Rethinking “job ready”

Dear Denise, I appreciated your article on employment barriers and it has inspired to me to think differently about the people I counsel.  What do you suggest to those of us who work with people whose barriers are not likely to go away before they have to go to work? What if their problems are not solved or fixed in a timely manner and they are not “job ready”, but we are supposed to be finding them work anyway? 

Case Manager, Health and Human Services Agency, Los Angeles, California 

I am grateful for having received this important question, and having given it deep thought, my response is two-fold. 

First, this reader’s question raises the issue of what really constitutes “job readiness”.  I think we can agree that there are certain ducks that need to be in a row before a person can responsibly commit to taking a job.  For example, they would need to be free and able to go to work at the required times, thus, not incarcerated, hospitalized, or committed to something else (like a rehab program) which otherwise requires their presence.  Further, they would need to be of sound enough body and mind to be able to physically and mentally perform to the employer’s standards, with or without on-the-job support.  Practical concerns such as transportation, child care, resources for tools and supplies, etc., are contingent on the particular job offer, so “readiness” in this regard is a relative term, given that they could be good to go with one employer, and not with another.  

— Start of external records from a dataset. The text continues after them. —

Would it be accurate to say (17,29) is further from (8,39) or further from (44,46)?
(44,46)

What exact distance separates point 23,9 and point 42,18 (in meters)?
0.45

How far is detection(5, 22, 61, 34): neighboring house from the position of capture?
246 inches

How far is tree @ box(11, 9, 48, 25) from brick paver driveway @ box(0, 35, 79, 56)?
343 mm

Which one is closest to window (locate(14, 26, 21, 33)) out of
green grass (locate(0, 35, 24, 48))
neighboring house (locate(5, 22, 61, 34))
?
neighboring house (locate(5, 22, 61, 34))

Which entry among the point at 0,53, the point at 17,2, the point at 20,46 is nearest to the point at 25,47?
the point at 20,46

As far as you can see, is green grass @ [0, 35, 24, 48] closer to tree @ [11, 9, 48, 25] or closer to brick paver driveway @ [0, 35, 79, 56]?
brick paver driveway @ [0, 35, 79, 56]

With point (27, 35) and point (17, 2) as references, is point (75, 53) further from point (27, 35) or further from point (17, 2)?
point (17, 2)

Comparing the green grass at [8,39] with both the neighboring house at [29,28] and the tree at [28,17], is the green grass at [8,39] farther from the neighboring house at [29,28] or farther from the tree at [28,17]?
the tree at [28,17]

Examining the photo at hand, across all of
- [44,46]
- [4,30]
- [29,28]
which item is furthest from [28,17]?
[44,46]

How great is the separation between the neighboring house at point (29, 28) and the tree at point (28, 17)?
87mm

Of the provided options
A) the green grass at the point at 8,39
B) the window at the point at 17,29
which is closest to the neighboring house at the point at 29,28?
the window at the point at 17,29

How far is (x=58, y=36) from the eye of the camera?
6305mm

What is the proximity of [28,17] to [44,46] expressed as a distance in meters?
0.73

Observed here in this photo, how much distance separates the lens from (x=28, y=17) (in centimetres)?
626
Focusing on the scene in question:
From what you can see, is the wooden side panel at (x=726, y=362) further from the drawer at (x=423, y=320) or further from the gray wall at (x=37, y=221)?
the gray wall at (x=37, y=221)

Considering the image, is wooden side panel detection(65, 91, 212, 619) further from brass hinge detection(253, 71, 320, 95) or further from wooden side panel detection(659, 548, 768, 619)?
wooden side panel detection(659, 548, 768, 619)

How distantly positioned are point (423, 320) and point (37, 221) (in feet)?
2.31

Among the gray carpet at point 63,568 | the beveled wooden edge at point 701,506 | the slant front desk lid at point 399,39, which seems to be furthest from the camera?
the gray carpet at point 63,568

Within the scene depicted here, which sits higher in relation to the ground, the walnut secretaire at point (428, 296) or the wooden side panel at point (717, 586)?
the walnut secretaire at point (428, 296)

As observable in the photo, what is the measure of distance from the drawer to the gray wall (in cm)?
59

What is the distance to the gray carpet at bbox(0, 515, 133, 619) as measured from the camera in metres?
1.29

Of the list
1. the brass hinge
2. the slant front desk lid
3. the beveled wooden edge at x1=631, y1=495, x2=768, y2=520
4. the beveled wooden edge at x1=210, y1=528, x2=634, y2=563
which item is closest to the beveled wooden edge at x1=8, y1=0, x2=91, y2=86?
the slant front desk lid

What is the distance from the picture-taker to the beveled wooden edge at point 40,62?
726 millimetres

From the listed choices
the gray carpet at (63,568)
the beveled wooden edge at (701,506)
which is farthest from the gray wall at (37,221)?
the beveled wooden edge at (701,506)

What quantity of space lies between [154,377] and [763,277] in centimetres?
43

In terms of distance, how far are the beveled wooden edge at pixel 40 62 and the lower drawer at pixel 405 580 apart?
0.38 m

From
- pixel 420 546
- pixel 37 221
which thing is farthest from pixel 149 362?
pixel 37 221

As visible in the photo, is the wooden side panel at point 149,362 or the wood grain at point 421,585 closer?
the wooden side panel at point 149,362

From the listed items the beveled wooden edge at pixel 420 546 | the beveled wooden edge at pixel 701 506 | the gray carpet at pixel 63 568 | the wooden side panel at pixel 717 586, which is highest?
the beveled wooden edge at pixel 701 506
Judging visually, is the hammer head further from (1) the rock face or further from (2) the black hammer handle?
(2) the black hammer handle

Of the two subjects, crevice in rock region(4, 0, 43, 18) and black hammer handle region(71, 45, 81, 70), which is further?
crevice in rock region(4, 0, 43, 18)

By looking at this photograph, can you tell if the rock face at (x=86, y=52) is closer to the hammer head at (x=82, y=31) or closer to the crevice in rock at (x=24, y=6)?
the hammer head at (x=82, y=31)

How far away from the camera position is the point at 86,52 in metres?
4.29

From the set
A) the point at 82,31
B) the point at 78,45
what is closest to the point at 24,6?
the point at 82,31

Naturally, there are a host of many other factors that can make going to work a lot easier, more convenient, and less stressful in terms of one’s living situation, the quality of one’s primary relationships, and the challenges and pressures of one’s everyday lives.  Unfortunately, as we all know too well, life is a messy business – as soon as we clear up one area of our life, a problem often arises in another.  We finally get the back-taxes paid, and then the car breaks down. Just as the teenager’s crisis has come to an end, there is a knock at your door of a long-lost relative who needs a place to lay her head.  Just when the toddler begins sleeping through the night, you find out you’re pregnant again!   Truth be told, if we were asked to be “ready” before we got married or before we had children, we’d all be single and we would all be childless.  If we only went to work once our lives were in order, none of us would be employed! 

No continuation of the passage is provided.